:: Work instructions ::
1 – Do the statements (a), (b), and (c) below agree with the control theory talk abstract? Answer yes or no for each and quote the deciding words.
(a) The talk covers a wound healing process.
(b) The talk relies only on data-driven modeling.
(c) The group's optimal control framework targets a low dimensional deterministic process.
2 – Can you extend the control theory talk abstract beyond its last sentence?

Xun Tang

Control theory studies the design strategies to deliver desired performance of the process of interest. Applications of control theory has benefited a wide range of fields from self-assembly to gene expression regulation.

In this talk, I will focus on a colloidal self-assembly system and a wound healing process to discuss the application of mathematical modeling, including both data-driven and first principle-based approaches and control theory, in tackling challenging issues with colloidal self-assembly and the regulation of biological processes. Specifically, I will talk about the current efforts from the group on developing a generalizable optimal control framework for the control of a high dimensional stochastic colloidal self-assembly process, especially on state representation and control inputs identification. I will also talk about the ongoing work on how we leverage model-based analysis and synthetic gene circuits to realize regulation of wound healing process.

:: Extracted information ::
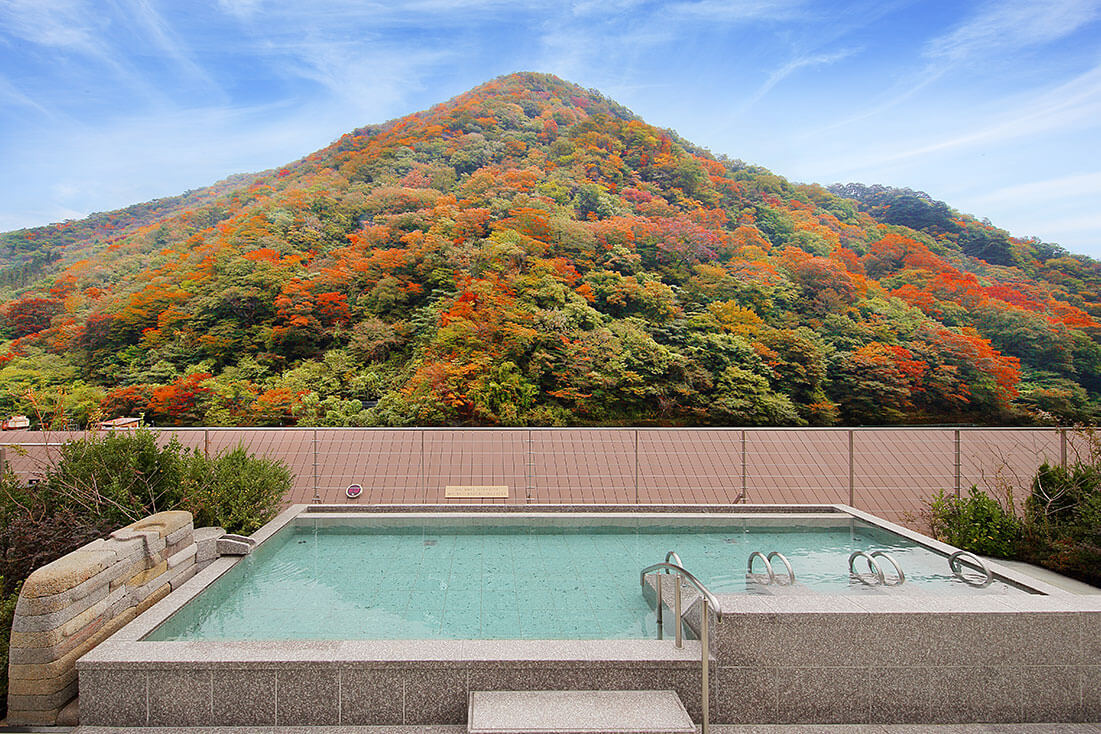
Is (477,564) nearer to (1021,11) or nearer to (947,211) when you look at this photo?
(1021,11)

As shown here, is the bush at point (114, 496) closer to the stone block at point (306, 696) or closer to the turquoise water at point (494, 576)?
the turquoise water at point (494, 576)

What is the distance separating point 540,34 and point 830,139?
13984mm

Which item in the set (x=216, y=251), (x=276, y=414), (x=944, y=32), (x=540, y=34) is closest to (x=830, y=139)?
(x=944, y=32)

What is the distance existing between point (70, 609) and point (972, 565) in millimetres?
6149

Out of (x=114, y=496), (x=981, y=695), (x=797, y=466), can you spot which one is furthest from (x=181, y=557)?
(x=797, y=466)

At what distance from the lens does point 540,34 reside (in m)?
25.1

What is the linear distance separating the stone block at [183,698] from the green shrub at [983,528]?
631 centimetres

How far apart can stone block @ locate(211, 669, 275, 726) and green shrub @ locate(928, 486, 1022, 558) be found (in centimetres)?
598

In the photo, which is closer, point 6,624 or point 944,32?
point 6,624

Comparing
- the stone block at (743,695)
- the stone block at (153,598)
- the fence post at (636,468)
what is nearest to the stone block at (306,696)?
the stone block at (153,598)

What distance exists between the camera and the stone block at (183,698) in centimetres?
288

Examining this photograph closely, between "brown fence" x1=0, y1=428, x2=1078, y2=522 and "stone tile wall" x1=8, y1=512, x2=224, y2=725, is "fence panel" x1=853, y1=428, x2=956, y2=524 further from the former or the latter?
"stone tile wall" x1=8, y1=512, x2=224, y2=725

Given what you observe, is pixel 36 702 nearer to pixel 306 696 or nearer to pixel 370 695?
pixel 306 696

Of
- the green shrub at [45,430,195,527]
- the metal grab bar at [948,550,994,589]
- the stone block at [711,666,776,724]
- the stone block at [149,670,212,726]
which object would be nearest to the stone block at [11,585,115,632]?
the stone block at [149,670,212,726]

:: Responses in order ::
1 –
(a) Yes: "a colloidal self-assembly system and a wound healing process"
(b) No: "including both data-driven and first principle-based approaches"
(c) No: "a high dimensional stochastic colloidal self-assembly process"

2 –
Dr. Xun Tang obtained his B.S. in Chemical Engineering from University at Buffalo in 2011, and Ph.D. in Chemical Engineering from Georgia Tech in 2016, with his thesis work focused on optimal control for colloidal self-assembly. He then worked at postdoc at UC Riverside and Penn State University, before he joined Ford as a research engineer in 2018.

Since 2020, Dr. Xun Tang joined the Cain Department of Chemical Engineering at Louisiana State University as a tenure track Assistant Professor. The current focus of research in his lab is on machine learning, optimal control, molecular self-assembly, and synthetic biology.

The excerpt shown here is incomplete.